Print the line that contains "Taking a look" and every line after it through the last line of the records below, exactly as written and nothing else.

_Raw records_
__________________________________________________

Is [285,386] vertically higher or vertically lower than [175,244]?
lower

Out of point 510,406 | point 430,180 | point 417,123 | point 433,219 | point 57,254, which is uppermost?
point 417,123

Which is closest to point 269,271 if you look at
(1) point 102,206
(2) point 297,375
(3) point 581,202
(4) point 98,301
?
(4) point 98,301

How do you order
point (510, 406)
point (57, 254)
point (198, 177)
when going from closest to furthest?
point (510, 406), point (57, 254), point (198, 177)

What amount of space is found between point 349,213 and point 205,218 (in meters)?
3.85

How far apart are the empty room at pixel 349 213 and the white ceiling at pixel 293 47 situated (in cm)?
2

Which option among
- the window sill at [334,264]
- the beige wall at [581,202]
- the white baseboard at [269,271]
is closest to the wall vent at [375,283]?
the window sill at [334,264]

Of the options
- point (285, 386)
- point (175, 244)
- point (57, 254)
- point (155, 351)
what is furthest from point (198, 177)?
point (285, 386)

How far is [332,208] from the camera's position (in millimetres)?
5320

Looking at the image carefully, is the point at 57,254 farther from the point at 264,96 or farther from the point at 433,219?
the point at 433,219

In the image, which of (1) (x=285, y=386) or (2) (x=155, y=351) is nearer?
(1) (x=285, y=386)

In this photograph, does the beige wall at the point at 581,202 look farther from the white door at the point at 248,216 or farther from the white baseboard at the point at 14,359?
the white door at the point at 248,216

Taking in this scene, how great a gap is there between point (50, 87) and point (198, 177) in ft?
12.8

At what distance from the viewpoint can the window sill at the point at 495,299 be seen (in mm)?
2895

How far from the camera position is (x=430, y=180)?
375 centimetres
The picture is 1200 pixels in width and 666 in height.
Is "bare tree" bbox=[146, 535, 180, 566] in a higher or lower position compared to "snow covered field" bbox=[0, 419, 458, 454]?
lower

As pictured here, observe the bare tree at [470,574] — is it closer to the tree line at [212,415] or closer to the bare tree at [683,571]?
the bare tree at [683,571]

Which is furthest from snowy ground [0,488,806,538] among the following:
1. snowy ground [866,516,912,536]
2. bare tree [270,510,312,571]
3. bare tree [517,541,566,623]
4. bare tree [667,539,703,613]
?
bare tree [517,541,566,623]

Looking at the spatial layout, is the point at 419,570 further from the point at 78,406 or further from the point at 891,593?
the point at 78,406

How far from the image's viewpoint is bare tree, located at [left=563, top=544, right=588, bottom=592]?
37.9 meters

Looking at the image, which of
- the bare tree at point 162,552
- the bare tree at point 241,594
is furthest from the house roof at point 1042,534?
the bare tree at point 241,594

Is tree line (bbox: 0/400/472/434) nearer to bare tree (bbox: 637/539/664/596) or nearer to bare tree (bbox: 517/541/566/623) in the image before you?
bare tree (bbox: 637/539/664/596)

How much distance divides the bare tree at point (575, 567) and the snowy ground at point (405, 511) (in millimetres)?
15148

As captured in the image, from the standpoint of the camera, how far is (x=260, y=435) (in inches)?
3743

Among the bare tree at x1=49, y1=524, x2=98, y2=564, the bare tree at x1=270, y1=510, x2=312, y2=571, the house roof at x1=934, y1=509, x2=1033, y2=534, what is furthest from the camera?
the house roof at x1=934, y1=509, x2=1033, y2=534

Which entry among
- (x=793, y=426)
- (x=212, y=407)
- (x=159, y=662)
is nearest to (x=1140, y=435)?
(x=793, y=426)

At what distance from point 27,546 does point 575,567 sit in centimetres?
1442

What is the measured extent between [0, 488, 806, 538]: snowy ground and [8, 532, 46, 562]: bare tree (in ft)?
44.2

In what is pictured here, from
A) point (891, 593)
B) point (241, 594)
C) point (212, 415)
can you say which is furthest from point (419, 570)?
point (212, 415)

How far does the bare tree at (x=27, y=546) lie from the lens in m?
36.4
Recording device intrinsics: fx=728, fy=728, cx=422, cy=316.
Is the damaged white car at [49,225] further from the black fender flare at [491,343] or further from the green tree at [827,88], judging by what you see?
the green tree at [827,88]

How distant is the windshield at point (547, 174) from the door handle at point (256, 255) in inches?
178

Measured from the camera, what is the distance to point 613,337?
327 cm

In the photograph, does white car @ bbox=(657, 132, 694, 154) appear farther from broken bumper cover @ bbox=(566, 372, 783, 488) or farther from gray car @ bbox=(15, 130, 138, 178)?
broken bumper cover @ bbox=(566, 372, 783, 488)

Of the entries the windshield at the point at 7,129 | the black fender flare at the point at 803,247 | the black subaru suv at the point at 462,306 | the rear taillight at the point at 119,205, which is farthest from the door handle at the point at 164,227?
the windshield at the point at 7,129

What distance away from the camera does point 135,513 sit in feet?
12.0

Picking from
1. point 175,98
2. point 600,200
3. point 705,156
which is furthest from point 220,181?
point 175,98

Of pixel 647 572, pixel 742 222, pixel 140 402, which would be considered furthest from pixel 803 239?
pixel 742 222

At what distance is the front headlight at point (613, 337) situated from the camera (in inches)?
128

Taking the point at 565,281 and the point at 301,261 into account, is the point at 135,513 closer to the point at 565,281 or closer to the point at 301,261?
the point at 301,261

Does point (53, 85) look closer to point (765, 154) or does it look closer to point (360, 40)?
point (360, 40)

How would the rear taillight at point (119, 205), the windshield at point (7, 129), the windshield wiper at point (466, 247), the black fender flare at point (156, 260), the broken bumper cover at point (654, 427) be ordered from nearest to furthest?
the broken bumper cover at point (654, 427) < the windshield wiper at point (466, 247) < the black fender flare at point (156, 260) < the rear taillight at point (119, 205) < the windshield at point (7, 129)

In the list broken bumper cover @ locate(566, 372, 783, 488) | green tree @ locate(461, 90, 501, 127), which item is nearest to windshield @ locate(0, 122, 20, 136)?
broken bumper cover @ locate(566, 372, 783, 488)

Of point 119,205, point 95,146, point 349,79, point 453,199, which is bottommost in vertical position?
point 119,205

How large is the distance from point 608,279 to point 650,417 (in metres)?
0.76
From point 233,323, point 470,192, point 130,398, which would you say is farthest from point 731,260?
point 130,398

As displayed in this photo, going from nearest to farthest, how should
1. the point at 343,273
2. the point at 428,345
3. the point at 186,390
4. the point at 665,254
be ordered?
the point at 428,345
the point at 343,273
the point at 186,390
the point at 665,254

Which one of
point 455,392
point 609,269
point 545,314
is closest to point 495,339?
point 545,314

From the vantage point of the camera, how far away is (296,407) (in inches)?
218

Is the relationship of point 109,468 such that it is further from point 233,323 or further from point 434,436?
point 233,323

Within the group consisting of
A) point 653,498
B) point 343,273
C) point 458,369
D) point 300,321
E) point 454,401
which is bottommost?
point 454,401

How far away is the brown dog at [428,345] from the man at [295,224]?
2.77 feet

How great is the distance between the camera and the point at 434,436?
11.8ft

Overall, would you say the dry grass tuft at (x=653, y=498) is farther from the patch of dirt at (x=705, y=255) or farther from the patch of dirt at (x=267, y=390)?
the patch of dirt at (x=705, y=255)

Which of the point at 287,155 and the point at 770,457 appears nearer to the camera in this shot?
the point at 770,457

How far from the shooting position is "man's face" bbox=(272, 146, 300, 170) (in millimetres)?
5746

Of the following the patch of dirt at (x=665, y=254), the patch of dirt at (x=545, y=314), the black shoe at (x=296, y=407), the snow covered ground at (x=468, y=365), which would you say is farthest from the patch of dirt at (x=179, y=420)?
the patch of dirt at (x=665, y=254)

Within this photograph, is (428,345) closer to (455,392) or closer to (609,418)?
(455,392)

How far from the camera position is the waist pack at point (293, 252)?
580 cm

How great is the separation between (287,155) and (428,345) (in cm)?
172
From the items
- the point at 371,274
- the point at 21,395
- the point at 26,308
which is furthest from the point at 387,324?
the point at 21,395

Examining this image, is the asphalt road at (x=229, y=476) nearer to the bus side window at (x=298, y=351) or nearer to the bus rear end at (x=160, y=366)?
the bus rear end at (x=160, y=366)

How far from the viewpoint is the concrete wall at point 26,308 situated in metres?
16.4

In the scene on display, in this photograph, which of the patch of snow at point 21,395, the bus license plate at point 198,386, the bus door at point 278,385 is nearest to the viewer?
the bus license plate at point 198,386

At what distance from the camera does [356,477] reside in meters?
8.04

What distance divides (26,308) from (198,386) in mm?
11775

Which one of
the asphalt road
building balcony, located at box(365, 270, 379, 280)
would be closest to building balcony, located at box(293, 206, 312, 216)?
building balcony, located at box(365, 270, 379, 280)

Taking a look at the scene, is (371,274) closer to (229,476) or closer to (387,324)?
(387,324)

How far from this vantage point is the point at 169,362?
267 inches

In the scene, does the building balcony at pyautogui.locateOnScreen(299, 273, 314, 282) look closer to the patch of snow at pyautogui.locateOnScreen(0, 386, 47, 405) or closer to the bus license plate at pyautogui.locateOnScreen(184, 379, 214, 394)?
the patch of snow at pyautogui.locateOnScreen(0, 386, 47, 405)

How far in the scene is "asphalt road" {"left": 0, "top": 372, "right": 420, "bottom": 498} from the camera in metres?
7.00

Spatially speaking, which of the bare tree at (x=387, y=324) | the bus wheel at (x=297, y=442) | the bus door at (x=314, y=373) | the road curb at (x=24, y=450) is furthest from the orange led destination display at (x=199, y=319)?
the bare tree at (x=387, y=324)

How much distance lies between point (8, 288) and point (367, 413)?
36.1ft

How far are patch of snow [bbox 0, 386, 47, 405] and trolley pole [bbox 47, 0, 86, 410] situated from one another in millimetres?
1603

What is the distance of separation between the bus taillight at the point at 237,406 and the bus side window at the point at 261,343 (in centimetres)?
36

__________________________________________________

_Output for this exercise_
Taking a look at the scene, is (371,274) closer to (229,476) or closer to (387,324)?
(387,324)

How far from this vantage point is the point at 169,362?
267 inches

In the scene, does the building balcony at pyautogui.locateOnScreen(299, 273, 314, 282) look closer to the patch of snow at pyautogui.locateOnScreen(0, 386, 47, 405) or closer to the bus license plate at pyautogui.locateOnScreen(184, 379, 214, 394)?
the patch of snow at pyautogui.locateOnScreen(0, 386, 47, 405)

How far in the scene is "asphalt road" {"left": 0, "top": 372, "right": 420, "bottom": 498} from the camera in metres?
7.00

Spatially speaking, which of the bare tree at (x=387, y=324) | the bus wheel at (x=297, y=442) | the bus door at (x=314, y=373) | the road curb at (x=24, y=450) is furthest from the orange led destination display at (x=199, y=319)?
the bare tree at (x=387, y=324)

How much distance lies between point (8, 288) and point (367, 413)?
36.1ft

How far are patch of snow [bbox 0, 386, 47, 405] and trolley pole [bbox 47, 0, 86, 410] situated from one another in millimetres?
1603

What is the distance of separation between the bus taillight at the point at 237,406 and the bus side window at the point at 261,343 (in centimetres)?
36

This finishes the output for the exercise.